▸ **EXERCISES**:
A - Reproduce everything in the LoRA layer inventory from "Rank is 128" down to "48 transformer blocks.".
B - What dtype does the LoRA layer inventory give for the tensors in both builds?
C - Write what comes next in the LoRA layer inventory, picking up after its last sentence.

▸ **EXCERPT TO READ**:
※ ※ ※

EditAnything / lora_layers_reference.md

Upload folder using huggingface_hub

775562c verified 1 day ago

8.42 kB

	# LoRA Layer Inventory — Edit Anything checkpoints

	Inventory of every tensor in two builds of the
	`edit_anything_reference_v0.1_r128` LoRA.

	Both builds share the same canonical basename
	(`edit_anything_reference_v0.1_r128`) and are distinguished by the **extras
	suffix** that `scripts/split_editanything_lora.py` appends to the output
	filenames:

	- `edit_anything_reference_v0.1_r128_ref_adaln_proj-role_embedding.{standard,module}.safetensors`
	— the original build. Only ships `ref_adaln_proj` + `role_embedding`.
	- `edit_anything_reference_v0.1_r128_ref_adaln_proj-role_embedding-ref_attn-ref_visual_proj.{standard,module}.safetensors`
	— the continuation, fine-tuned with the
	`video_to_video_ref_visual_adaln` strategy. Adds the `ref_attn` LoRA
	branch and the `ref_visual_proj` projector on top of the original
	extras.

	In the rest of this doc the two are referred to by their suffix only:
	- `ref_adaln_proj-role_embedding`
	- `ref_adaln_proj-role_embedding-ref_attn-ref_visual_proj`

	Rank is 128 in both (encoded in the LoRA tensor shapes; no `alpha` keys saved).
	Dtype is `bfloat16` throughout. All LoRA modules cover 48 transformer blocks.

	---

	## 1. Summary

	\| \| `ref_adaln_proj-role_embedding` \| `ref_adaln_proj-role_embedding-ref_attn-ref_visual_proj` \|
	\|---\|---\|---\|
	\| Total tensors \| 965 \| 1356 \|
	\| LoRA-target modules \| 10 \| 14 \|
	\| LoRA tensors (A+B) \| 960 \| 1344 \|
	\| Extra (non-LoRA) tensors \| 5 \| 12 \|
	\| `ref_attn` LoRA branch \| ❌ absent \| ✅ trained on 48 blocks \|
	\| `ref_visual_proj` (visual cross-attn projector) \| ❌ absent \| ✅ present (7 tensors) \|
	\| `ref_adaln_proj` (global appearance AdaLN) \| ✅ (fc1 input dim 256) \| ✅ (fc1 input dim 768) \|
	\| `role_embedding` \| ✅ shape (1, 128) \| ✅ shape (1, 128) \|

	---

	## 2. LoRA adapters

	Each row = one target module type. Each entry = (`lora_A.weight`, `lora_B.weight`)
	duplicated across the 48 blocks of `diffusion_model.transformer_blocks.*`.

※ ※ ※

▸ **PROVIDED MATERIAL**:

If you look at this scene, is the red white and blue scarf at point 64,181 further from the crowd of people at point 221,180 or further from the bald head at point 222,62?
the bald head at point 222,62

※ ※ ※

▸ **ANSWERS TO EACH TASK**:
A -
Rank is 128 in both (encoded in the LoRA tensor shapes; no `alpha` keys saved).
	Dtype is `bfloat16` throughout. All LoRA modules cover 48 transformer blocks.

B - `bfloat16`

C -
	\| Module \| `ref_adaln_proj-role_embedding` \| `ref_adaln_proj-role_embedding-ref_attn-ref_visual_proj` \| Notes \|
	\|---\|:---:\|:---:\|---\|
	\| `attn1.to_q` \| ✅ \| ✅ \| self-attention query \|
	\| `attn1.to_k` \| ✅ \| ✅ \| self-attention key \|
	\| `attn1.to_v` \| ✅ \| ✅ \| self-attention value \|
	\| `attn1.to_out.0` \| ✅ \| ✅ \| self-attention output proj \|
	\| `attn2.to_q` \| ✅ \| ✅ \| cross-attention to text (Gemma) \|
	\| `attn2.to_k` \| ✅ \| ✅ \| \|
	\| `attn2.to_v` \| ✅ \| ✅ \| \|
	\| `attn2.to_out.0` \| ✅ \| ✅ \| \|
	\| `ff.net.0.proj` \| ✅ \| ✅ \| feed-forward up-projection \|
	\| `ff.net.2` \| ✅ \| ✅ \| feed-forward down-projection \|
	\| `ref_attn.to_q` \| — \| ✅ \| new — visual reference cross-attention \|
	\| `ref_attn.to_k` \| — \| ✅ \| new \|
	\| `ref_attn.to_v` \| — \| ✅ \| new \|
	\| `ref_attn.to_out.0` \| — \| ✅ \| new \|

	Key naming: `diffusion_model.transformer_blocks.{0..47}.{module}.{lora_A\|lora_B}.weight`

	Training freeze policy for the
	`ref_adaln_proj-role_embedding-ref_attn-ref_visual_proj` build
	(per `stage2_ref_visual_adaln_crossattn_from_v01_r128.yaml`):
	- `attn1.*` adapters loaded from the `ref_adaln_proj-role_embedding` build
	but frozen (`trainable_include_patterns` excludes them).
	- `attn2.`, `ff.`, `ref_attn.*` are trainable.

	---

	## 3. Non-LoRA modules (the module sidecar)

	These tensors live at the top of the state dict (no `transformer_blocks.*` prefix)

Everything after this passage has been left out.